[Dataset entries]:
=====

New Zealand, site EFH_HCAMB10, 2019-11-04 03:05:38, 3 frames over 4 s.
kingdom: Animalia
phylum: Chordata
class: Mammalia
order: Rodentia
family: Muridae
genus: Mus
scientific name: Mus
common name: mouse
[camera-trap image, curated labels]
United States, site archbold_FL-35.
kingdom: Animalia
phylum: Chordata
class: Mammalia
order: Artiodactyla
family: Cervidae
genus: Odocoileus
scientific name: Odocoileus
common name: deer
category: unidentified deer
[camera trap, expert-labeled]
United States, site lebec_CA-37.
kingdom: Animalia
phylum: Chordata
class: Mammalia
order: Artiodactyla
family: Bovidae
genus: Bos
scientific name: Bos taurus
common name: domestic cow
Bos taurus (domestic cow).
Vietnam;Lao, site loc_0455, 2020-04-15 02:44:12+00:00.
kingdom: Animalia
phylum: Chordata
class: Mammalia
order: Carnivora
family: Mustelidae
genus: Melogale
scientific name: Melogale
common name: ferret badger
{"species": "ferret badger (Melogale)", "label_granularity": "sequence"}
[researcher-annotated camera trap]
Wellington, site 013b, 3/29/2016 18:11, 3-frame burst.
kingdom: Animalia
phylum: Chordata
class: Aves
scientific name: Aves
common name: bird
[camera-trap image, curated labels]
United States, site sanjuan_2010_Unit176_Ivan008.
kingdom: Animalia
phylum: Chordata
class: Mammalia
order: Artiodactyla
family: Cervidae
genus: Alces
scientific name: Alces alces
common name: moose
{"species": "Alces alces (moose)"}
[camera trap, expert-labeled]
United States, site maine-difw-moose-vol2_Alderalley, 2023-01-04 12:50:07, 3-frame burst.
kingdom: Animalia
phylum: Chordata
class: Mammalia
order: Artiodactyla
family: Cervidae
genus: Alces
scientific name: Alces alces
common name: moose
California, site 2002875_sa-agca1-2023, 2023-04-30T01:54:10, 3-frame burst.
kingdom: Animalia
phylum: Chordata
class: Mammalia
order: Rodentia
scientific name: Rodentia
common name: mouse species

=====

[Work to be completed]: Write out every line in the data that holds the string "burst".

[Your response]:
Wellington, site 013b, 3/29/2016 18:11, 3-frame burst.
United States, site maine-difw-moose-vol2_Alderalley, 2023-01-04 12:50:07, 3-frame burst.
California, site 2002875_sa-agca1-2023, 2023-04-30T01:54:10, 3-frame burst.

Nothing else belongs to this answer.